Innovative Spaces

Innovative Spaces

UNT Diving Eagle
October 30, 2020

As UNT’s creative and scholarly footprint grows, so does the campus, which has seen the addition of new facilities that encourage collaboration and enable faculty, students and external research partners to conduct solutions-based research. Recent building projects — including the Center for Agile and Adaptive Additive Manufacturing (CAAAM) and a new Biomedical Engineering Building at Discovery Park, and the expansion of UNT’s presence in Frisco — not only create a pipeline for technology transfer and industry partnerships, but meet the demands of a changing workforce.

Standout Advanced Materials Facility

In 2019, UNT secured $10 million from the 86th Texas Legislature for the Center for Agile and Adaptive Additive Manufacturing (CAAAM). UNT launched the center at Discovery Park in 2018 under the umbrella of the university’s existing Additive Manufacturing Laboratory, and the expertise of its world-renowned faculty helped place the university at the forefront of this rapidly emerging field.
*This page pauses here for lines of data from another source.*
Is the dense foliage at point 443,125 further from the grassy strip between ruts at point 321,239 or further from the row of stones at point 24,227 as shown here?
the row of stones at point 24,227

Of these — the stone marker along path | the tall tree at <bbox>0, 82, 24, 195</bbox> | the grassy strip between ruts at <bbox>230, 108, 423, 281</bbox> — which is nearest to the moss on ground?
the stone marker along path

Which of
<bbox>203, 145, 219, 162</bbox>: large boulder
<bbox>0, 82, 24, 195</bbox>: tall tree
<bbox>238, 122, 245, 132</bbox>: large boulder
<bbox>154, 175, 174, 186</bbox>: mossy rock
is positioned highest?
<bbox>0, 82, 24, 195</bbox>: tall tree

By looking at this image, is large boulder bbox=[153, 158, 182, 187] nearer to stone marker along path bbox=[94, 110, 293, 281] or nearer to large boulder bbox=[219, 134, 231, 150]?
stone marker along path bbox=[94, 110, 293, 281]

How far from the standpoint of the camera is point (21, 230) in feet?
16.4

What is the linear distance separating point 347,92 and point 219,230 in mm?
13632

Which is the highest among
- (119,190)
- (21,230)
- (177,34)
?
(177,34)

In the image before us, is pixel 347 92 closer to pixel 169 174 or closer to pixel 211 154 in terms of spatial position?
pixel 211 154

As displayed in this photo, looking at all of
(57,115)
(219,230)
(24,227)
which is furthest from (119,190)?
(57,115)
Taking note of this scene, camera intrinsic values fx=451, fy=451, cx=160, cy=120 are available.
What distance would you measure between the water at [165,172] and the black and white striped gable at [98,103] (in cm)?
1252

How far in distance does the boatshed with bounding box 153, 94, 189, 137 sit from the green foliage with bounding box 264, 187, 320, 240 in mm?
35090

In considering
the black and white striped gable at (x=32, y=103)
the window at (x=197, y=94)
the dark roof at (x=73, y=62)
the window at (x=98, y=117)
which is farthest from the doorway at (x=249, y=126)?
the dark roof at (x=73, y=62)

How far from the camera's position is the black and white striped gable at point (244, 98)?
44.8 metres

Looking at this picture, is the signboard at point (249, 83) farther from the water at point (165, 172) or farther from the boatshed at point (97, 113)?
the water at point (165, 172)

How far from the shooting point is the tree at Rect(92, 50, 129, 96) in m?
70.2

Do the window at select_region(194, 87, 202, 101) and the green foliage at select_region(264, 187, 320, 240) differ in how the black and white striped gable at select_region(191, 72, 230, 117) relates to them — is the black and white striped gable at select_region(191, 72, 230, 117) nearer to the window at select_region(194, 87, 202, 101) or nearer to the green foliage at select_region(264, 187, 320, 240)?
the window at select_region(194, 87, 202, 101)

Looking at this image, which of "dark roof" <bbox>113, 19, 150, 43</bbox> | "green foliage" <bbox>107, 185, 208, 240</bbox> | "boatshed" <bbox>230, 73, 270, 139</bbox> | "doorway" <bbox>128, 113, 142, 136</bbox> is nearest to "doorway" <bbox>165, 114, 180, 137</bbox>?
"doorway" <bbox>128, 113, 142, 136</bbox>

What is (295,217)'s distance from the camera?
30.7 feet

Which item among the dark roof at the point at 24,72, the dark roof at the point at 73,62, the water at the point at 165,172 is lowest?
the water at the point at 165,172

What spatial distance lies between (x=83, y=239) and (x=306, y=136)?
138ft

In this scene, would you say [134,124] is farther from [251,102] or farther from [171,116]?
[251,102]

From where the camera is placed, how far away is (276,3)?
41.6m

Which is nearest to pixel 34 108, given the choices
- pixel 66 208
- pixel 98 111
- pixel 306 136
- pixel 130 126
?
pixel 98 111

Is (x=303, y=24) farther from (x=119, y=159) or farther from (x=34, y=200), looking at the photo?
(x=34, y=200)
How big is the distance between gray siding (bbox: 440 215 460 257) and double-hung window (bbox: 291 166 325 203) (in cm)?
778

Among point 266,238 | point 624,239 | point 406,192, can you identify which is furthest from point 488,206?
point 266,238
UNT has developed one of the most advanced university research facilities in the nation for materials processing, manufacturing and analysis, allowing faculty and industry to collaborate to advance the science and application of materials processing and additive manufacturing across industries — from energy to aeronautics, automobile, biomedical and beyond.

Co-sponsored by UNT’s Division of Research and Innovation and the College of Engineering for the dual purpose of research and providing students with additional hands-on educational opportunities in this growing area, CAAAM is helping Texas develop a highly skilled workforce of engineers.

State-of-the-Art Biomedical Engineering Building
student with Anatomage table

In Fall 2019, UNT opened its new $12.6 million Biomedical Engineering Building — a place where glass-walled open-concept labs and classrooms create a transparent and collaborative environment for cutting-edge research and learning. Biomedical engineering is one of the fastest-growing programs at UNT, increasing more than six-fold since its first class in 2014.

The 26,250-square-foot building located on UNT’s Discovery Park campus provides faculty and students with modern classrooms, research labs, facilities for microscopy, cell culture and optics, as well as teaching labs and a senior design lab. Inside research labs, faculty investigate exoskeleton technology that may someday help people with limited mobility. They develop nanotechnology and optics to diagnose cancer and biopolymers and flexible bioelectronics that may help doctors deliver medications and manage illnesses.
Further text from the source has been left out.